Horse racing organisation in Victoria, Australia

The Victoria Racing Club was founded in 1864. It was formed following the disbanding of the Victoria Turf Club and the Victoria Jockey Club. A legacy passed from the Victoria Turf Club was the annual "race that stops a nation", the Melbourne Cup, which was first contested in 1861.

From its foundation in 1864 until 2001, the Victoria Racing Club was the responsible authority for the conduct of thoroughbred racing in the State of Victoria, Australia. Since 2001, this role has been managed by Racing Victoria Limited.

The VRC is managed by an unpaid committee, elected by club members.

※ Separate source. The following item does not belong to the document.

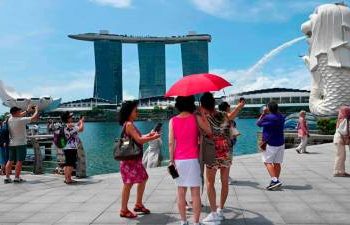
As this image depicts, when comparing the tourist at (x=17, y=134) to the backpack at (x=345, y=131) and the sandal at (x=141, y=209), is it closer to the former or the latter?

In 1871, the Victorian Government appointed the VRC as trustees of a site of 352 acres (1.4 km^{2}) of Crown Land, next to the Maribyrnong River, which became known as Flemington Racecourse.
Much of the early success of the VRC is attributed to the administration of the first Secretary of the club, R. C. Bagot and his successors H. Byron Moore and A. V. Kewney.

==Racing carnivals==
The Victoria Racing Club hosts four race meetings at Flemington during the Melbourne Spring Racing Carnival. The Melbourne Cup is run on the first Tuesday in November, the Victoria Derby are held on the Saturday before the Melbourne Cup, the VRC Oaks is on the Thursday following the Cup, and LKS MacKinnon Stakes is on the Saturday following the Oaks.

The VRC also hosts race meetings during the Melbourne Autumn Racing Carnival. These meetings include Group 1 races for the Australian Cup, the Newmarket Handicap and the Black Caviar Lightning.